Per quanto riguarda il servizio pubblico radio-televisivo, “è ormai dimostrato che Tg1 e Tg5, su cui si forma l’opinione della maggioranza delle persone, di fatto non sono più un sistema informativo. Ci sono interi fenomeni concreti, di massa, non minoritari o di nicchia, che vengono nascosti. Penso alla Fiom ma anche al milione e mezzo di firme raccolte per l’acqua pubblica senza nemmeno un minuto di telegiornale pubblico. Ormai viene raccontato un paese completamente diverso da quello che esiste. Se chiude il manifesto, se si censura la Gabanelli non vengono spenti singoli giornali o giornalisti ma vengono censurati pezzi sempre più ampi di società finché la società stessa non è più rappresentata”.
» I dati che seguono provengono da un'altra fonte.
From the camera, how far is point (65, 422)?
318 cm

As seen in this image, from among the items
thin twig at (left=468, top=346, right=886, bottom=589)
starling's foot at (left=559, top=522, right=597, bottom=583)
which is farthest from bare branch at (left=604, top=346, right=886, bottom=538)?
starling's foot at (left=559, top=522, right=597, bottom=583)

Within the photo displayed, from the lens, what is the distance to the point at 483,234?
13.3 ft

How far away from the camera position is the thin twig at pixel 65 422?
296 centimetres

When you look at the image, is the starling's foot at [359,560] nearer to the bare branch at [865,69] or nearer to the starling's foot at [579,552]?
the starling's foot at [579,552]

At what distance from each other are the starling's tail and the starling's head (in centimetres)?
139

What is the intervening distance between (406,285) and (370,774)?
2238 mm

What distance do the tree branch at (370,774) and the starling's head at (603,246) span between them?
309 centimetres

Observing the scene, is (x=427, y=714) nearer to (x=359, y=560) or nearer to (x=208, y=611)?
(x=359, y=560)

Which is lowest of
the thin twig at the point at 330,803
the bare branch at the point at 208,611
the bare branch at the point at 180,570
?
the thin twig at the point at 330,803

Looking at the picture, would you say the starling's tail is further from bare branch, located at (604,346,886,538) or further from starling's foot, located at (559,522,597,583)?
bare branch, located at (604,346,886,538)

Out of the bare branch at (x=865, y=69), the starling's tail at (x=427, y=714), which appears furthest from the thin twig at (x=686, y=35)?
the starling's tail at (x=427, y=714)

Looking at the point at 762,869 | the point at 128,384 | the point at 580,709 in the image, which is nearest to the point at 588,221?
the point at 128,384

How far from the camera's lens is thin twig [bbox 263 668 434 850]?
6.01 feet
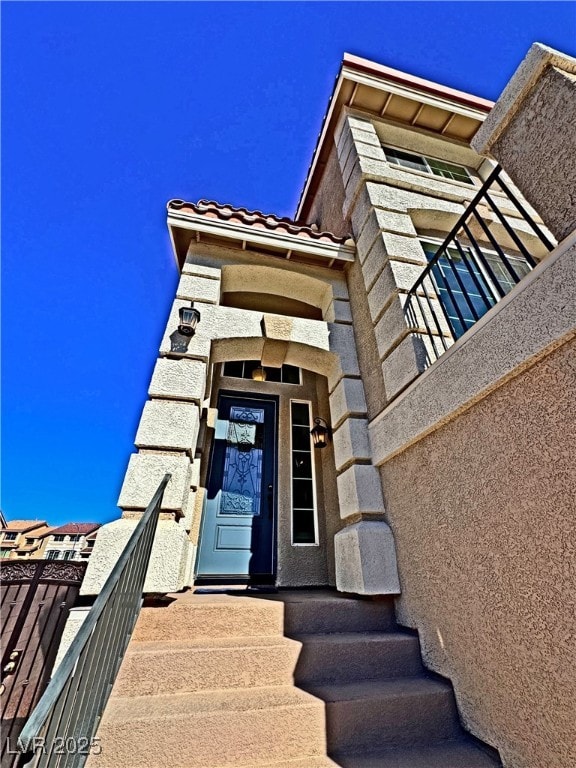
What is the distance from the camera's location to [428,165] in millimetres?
5676

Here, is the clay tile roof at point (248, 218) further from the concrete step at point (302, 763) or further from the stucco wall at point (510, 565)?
the concrete step at point (302, 763)

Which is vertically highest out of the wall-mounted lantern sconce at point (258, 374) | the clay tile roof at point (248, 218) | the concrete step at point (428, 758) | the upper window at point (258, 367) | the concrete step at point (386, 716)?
the clay tile roof at point (248, 218)

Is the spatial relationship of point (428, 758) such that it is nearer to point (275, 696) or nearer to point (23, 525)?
point (275, 696)

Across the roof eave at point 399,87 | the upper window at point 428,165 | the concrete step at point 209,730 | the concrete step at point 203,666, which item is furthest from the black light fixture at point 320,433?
the roof eave at point 399,87

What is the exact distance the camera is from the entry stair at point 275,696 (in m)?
1.73

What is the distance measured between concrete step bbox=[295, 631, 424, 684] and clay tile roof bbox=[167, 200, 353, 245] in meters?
4.31

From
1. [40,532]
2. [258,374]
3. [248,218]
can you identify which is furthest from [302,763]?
[40,532]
“Oggi la selezione della classe dirigente la fa direttamente il mondo dell’impresa che, senza demonizzazioni, è strutturalmente portatore di conflitti di interesse. Se non altro perché la cultura di impresa non è la cultura dello stato. Però non c’è buona politica senza buona cultura. Puoi anche fare ministro un regista o un professore ma se hai impoverito tutti gli strumenti culturali ormai il canale tra politica e saperi è prosciugato”.